Last week it was announced that one of the most iconic photographs from the Civil War era has been misidentified. I don’t mind admitting that I found this news to be a slightly jarring experience. The photograph of Confederate soldiers in Frederick, Maryland transports us back to September 1862, we believed, just days before the battle of Antietam. These Confederate soldiers survived the brutal fighting around Richmond and at Second Manassas before entering United States territory for a showdown with the Union army that might bring an end to the war and independence.
Looking at this photograph we know what awaited these men. At least we thought we knew.
Paul Bolcik and Erik Davis have discovered that the photograph was, in fact, taken in July 1864 as part of an invading force under the command of Confederate General Jubal Early. Rather than marching west out of Frederick in 1862, these soldiers were headed east to threaten Washington, D.C.
So many of our photographs of Confederates from the Eastern Theater in 1864 are set in the earthworks around Petersburg, Virginia. We don’t have many visual reminders of a defiant and threatening Army of Northern Virginia. But these men appear to be well armed and clothed. No one appears to be marching without shoes and if you look closely these men appear to be marching with confidence.
This is not the army that Lost Cause writers portrayed in the post-Gettysburg phase of the war.

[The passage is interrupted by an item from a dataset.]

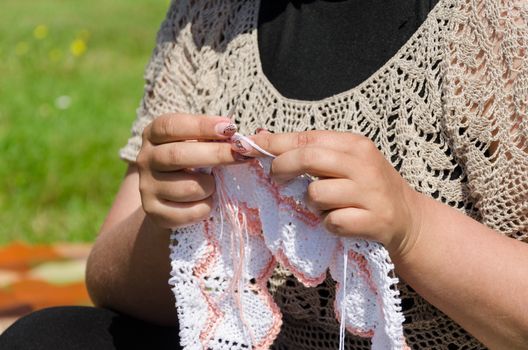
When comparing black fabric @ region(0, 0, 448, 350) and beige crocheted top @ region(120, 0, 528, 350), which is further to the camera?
black fabric @ region(0, 0, 448, 350)

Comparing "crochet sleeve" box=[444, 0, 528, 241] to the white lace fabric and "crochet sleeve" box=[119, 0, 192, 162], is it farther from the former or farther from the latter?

It would be easy to exaggerate the threat that Early’s invading force posed to the defenses of the nation’s capital. We know that it would ultimately prove unsuccessful, but our understanding of this photograph is a reminder that the war was far from over. Lincoln himself doubted that he would be re-elected. The trajectory of a war that now included emancipation on the table could still be lost.
An independent nation committed to the extension of slavery in the western hemisphere was still possible.